▸ Aim of the task: If a line contains "genus: Trichosurus", it is the last one to write out; begin with the first line of the records and copy each exactly.

Collected data:
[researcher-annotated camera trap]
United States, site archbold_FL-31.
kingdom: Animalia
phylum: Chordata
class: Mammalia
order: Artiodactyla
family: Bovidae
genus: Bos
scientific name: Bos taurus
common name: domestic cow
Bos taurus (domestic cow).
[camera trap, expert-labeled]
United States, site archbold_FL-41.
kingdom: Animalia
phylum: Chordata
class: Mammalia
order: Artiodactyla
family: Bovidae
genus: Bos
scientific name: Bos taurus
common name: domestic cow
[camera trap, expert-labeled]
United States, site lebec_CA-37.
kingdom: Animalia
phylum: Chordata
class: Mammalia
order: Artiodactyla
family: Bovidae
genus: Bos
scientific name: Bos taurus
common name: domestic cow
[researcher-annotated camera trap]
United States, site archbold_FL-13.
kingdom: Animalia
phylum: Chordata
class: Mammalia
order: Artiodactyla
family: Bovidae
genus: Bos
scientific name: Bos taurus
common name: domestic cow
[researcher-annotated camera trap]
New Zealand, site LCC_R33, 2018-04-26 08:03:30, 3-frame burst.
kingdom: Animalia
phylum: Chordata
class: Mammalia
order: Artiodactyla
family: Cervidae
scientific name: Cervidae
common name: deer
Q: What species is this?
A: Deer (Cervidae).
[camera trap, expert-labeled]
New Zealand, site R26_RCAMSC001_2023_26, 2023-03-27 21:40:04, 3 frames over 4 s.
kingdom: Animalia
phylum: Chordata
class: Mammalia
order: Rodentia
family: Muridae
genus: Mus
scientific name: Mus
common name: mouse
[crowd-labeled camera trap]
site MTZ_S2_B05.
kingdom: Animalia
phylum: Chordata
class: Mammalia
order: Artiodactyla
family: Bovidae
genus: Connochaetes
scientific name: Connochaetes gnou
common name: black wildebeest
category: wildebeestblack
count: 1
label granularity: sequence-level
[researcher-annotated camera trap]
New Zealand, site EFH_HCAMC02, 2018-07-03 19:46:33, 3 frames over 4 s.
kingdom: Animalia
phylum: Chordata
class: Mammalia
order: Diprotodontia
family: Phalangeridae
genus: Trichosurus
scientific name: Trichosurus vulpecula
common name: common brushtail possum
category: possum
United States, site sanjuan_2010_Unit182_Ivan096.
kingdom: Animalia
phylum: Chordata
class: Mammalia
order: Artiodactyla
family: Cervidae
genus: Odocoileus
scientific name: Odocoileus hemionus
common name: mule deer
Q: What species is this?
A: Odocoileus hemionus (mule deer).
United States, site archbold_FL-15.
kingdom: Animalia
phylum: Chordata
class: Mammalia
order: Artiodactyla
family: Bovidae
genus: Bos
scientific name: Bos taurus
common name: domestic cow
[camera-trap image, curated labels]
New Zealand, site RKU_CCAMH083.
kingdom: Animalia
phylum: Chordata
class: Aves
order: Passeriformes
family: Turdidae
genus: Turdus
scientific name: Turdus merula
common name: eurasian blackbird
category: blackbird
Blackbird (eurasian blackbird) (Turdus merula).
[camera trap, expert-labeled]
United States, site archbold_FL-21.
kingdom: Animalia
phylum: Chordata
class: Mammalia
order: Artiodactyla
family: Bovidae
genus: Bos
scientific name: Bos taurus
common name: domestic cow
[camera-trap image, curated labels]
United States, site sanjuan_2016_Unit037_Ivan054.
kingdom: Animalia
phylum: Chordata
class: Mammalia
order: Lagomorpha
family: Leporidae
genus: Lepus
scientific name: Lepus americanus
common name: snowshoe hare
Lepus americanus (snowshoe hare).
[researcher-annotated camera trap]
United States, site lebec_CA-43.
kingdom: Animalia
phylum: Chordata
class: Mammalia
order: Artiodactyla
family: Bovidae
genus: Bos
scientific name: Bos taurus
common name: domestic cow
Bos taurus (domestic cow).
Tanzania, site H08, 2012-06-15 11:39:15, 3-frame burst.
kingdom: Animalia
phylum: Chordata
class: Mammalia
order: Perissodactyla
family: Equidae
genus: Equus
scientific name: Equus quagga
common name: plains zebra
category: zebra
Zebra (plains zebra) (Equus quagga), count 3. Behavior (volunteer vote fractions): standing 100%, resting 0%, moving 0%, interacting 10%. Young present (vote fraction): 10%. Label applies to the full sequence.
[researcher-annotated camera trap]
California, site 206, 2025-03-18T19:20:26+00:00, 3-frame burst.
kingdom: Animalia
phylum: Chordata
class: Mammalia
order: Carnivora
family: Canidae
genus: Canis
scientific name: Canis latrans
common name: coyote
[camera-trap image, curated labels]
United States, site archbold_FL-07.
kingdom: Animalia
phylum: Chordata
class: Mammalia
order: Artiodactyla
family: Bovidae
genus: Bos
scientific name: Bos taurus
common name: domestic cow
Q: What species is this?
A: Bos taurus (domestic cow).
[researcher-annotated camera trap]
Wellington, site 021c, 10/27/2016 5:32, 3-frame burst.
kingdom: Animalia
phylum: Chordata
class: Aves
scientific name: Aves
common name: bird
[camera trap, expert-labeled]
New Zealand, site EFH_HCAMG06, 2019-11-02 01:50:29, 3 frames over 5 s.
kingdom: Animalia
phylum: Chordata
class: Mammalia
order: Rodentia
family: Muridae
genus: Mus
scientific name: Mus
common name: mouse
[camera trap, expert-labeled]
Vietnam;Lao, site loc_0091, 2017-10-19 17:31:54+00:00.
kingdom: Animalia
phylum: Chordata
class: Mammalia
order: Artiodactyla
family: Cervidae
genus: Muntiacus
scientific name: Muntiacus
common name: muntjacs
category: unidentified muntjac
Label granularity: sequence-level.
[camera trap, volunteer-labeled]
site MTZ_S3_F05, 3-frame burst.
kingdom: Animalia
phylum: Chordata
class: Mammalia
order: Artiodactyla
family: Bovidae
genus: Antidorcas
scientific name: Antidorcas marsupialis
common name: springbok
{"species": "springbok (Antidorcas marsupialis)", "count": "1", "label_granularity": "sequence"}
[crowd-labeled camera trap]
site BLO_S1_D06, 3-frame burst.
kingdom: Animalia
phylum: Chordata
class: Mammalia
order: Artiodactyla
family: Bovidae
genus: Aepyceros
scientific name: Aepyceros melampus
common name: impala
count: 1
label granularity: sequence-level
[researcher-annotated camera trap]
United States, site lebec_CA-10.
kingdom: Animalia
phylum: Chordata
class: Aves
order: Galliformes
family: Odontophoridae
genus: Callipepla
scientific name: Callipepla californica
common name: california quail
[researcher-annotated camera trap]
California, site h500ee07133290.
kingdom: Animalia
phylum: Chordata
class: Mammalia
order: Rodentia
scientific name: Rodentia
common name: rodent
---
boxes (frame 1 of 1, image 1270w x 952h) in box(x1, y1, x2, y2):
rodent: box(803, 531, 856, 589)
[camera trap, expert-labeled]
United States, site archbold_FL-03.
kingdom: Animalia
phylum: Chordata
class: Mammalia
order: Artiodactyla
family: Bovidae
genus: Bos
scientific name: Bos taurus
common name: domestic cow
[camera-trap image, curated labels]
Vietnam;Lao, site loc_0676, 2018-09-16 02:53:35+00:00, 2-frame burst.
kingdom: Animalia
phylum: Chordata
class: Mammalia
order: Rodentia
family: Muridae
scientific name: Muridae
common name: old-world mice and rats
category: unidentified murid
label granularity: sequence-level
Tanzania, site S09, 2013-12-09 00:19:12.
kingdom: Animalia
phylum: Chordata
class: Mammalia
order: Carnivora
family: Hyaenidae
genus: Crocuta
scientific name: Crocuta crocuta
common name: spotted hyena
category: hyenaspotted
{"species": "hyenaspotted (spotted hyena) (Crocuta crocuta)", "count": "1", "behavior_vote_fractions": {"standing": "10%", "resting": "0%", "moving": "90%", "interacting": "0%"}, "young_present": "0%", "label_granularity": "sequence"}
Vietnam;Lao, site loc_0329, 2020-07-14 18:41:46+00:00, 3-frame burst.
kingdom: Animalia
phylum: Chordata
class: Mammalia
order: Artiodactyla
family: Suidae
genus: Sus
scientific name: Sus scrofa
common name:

▸ Response to this exercise:
[researcher-annotated camera trap]
United States, site archbold_FL-31.
kingdom: Animalia
phylum: Chordata
class: Mammalia
order: Artiodactyla
family: Bovidae
genus: Bos
scientific name: Bos taurus
common name: domestic cow
Bos taurus (domestic cow).
[camera trap, expert-labeled]
United States, site archbold_FL-41.
kingdom: Animalia
phylum: Chordata
class: Mammalia
order: Artiodactyla
family: Bovidae
genus: Bos
scientific name: Bos taurus
common name: domestic cow
[camera trap, expert-labeled]
United States, site lebec_CA-37.
kingdom: Animalia
phylum: Chordata
class: Mammalia
order: Artiodactyla
family: Bovidae
genus: Bos
scientific name: Bos taurus
common name: domestic cow
[researcher-annotated camera trap]
United States, site archbold_FL-13.
kingdom: Animalia
phylum: Chordata
class: Mammalia
order: Artiodactyla
family: Bovidae
genus: Bos
scientific name: Bos taurus
common name: domestic cow
[researcher-annotated camera trap]
New Zealand, site LCC_R33, 2018-04-26 08:03:30, 3-frame burst.
kingdom: Animalia
phylum: Chordata
class: Mammalia
order: Artiodactyla
family: Cervidae
scientific name: Cervidae
common name: deer
Q: What species is this?
A: Deer (Cervidae).
[camera trap, expert-labeled]
New Zealand, site R26_RCAMSC001_2023_26, 2023-03-27 21:40:04, 3 frames over 4 s.
kingdom: Animalia
phylum: Chordata
class: Mammalia
order: Rodentia
family: Muridae
genus: Mus
scientific name: Mus
common name: mouse
[crowd-labeled camera trap]
site MTZ_S2_B05.
kingdom: Animalia
phylum: Chordata
class: Mammalia
order: Artiodactyla
family: Bovidae
genus: Connochaetes
scientific name: Connochaetes gnou
common name: black wildebeest
category: wildebeestblack
count: 1
label granularity: sequence-level
[researcher-annotated camera trap]
New Zealand, site EFH_HCAMC02, 2018-07-03 19:46:33, 3 frames over 4 s.
kingdom: Animalia
phylum: Chordata
class: Mammalia
order: Diprotodontia
family: Phalangeridae
genus: Trichosurus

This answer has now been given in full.